For some, though, the only object was getting inside to see Bon Jovi.
Fans began lining up early Saturday for a prime spot near the stage. Many were Clinton supporters, but a few also happened to be Bon Jovi diehards. Like Julia Christy Pile of Tampa, who recently shelled out for third-row seats to Bon Jovi's February concert at Amalie Arena.
"I just spent an untold amount of money that my husband can never know about for the VIP tickets," she said. This experience, she said, should top even that.
Landing the plum opening gig was singer-songwriter Steve Cary, a local Clinton campaign staffer who normally plays beach resorts and downtown dives. Forget opening for someone like Bon Jovi — he'd never even played the State Theatre.
"I feel like I missed a couple rungs on the ladder," Cary said as the Secret Service searched his guitar case.
Every now and then, a passer-by on Central Avenue would honk their support or shout their disapproval. Early in the afternoon, a Trump supporter shouted, "Hillary for prison!" before trying to enter an adjacent ice cream parlor. It was closed.
But New Jersey hair metal transcends even the hardest party lines. There were Trump supporters on hand Saturday night, even if they didn't exactly broadcast their presence.
"I would sit through any of this Tim Kaine and Hillary Clinton stuff just to hear a concert," said Trump backer Jonathan Zakel, 30, of Land O' Lakes, who got in line at noon. "This is something you don't get every day. He's never going to come to someplace like this ever again."
Even though he's already cast his vote for Trump, Zakel plans to hit a Kissimmee rally with Stevie Wonder on Sunday and one in St. Petersburg with Jimmy Buffett on Monday.
"It's all about the experience," he said. "So thank you, Hillary, for that."

....................

**Exercises:**
**1)** Revise the Bon Jovi rally article from "For some, though, the" down to "the State Theatre.", changing "Amalie Arena" to "the arena".
**2)** In the Bon Jovi rally article, who landed the opening gig?
The material that follows comes from a separate source.

**Information supplied:**
....................

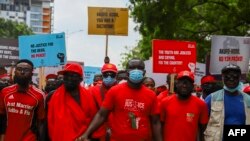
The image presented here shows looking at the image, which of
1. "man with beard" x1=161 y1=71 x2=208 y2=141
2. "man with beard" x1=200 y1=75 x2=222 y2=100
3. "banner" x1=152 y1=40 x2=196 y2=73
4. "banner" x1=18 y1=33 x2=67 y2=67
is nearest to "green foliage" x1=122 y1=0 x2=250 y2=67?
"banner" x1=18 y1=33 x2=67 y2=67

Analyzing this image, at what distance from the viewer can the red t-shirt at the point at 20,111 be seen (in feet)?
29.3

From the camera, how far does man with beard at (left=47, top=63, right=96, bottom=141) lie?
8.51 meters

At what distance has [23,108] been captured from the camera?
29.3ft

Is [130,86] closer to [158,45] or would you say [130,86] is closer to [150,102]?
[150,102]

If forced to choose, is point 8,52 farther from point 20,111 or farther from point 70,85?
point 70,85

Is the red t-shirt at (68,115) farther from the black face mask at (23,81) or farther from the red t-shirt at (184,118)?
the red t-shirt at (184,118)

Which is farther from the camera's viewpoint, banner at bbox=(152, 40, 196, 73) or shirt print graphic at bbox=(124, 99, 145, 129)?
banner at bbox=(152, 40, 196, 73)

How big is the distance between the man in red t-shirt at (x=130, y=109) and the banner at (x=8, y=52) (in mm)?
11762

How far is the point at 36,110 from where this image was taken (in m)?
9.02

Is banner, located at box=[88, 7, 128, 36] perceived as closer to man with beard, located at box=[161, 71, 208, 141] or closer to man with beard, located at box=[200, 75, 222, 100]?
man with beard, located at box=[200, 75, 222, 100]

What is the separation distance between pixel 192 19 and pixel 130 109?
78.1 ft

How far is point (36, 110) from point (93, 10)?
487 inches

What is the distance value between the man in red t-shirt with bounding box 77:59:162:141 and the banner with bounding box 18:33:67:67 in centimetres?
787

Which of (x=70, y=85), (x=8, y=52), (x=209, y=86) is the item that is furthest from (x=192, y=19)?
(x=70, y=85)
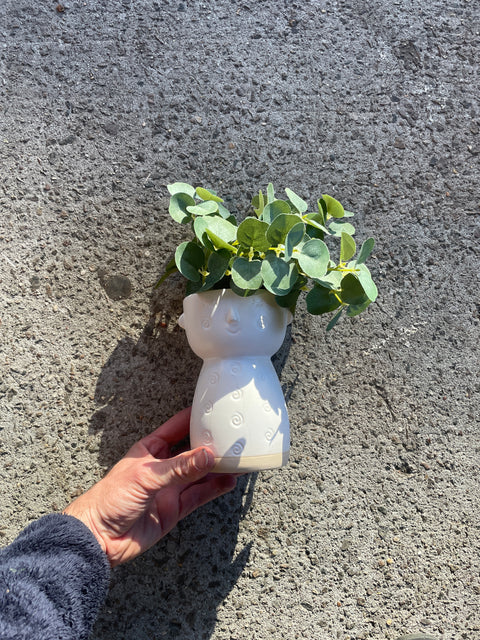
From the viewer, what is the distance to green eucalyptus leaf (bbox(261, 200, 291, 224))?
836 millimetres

....................

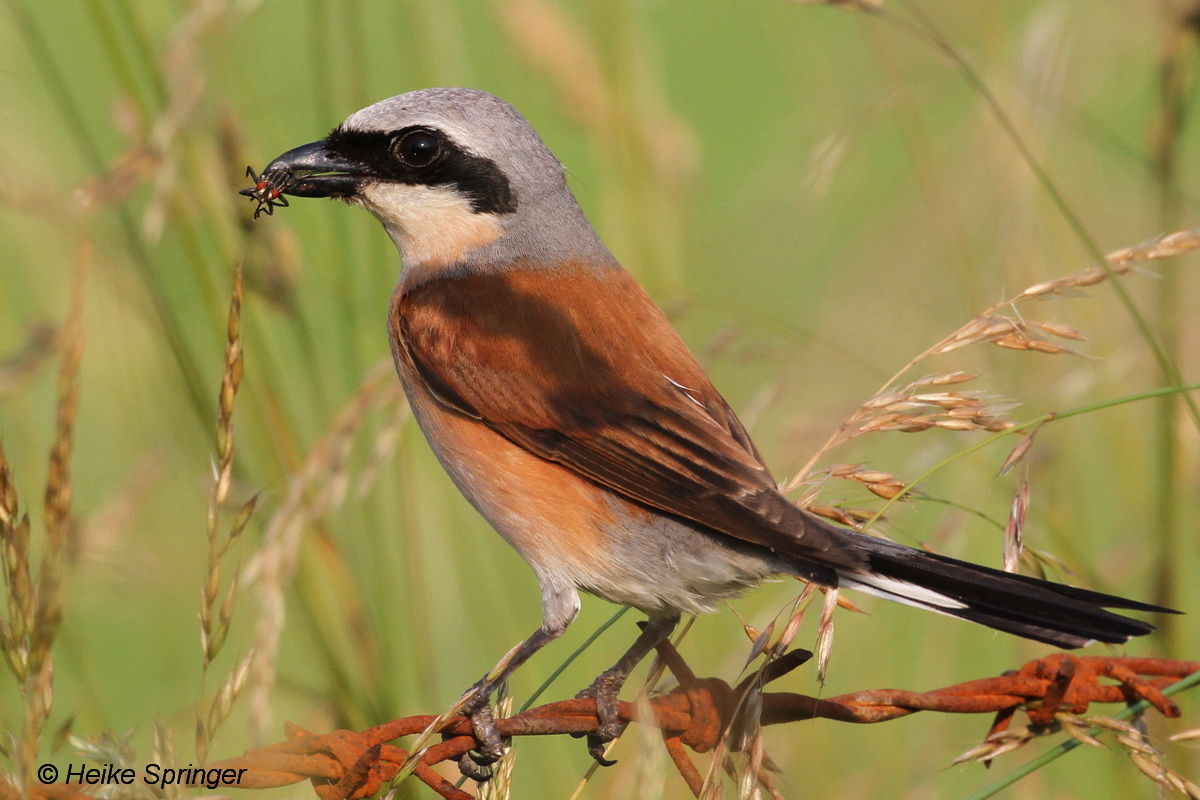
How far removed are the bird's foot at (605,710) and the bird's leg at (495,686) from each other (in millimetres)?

....................

**Outputs by task:**
**1)**
For some, though, the only object was getting inside to see Bon Jovi.
Fans began lining up early Saturday for a prime spot near the stage. Many were Clinton supporters, but a few also happened to be Bon Jovi diehards. Like Julia Christy Pile of Tampa, who recently shelled out for third-row seats to Bon Jovi's February concert at the arena.
"I just spent an untold amount of money that my husband can never know about for the VIP tickets," she said. This experience, she said, should top even that.
Landing the plum opening gig was singer-songwriter Steve Cary, a local Clinton campaign staffer who normally plays beach resorts and downtown dives. Forget opening for someone like Bon Jovi — he'd never even played the State Theatre.

**2)** Singer-songwriter Steve Cary, a local Clinton campaign staffer.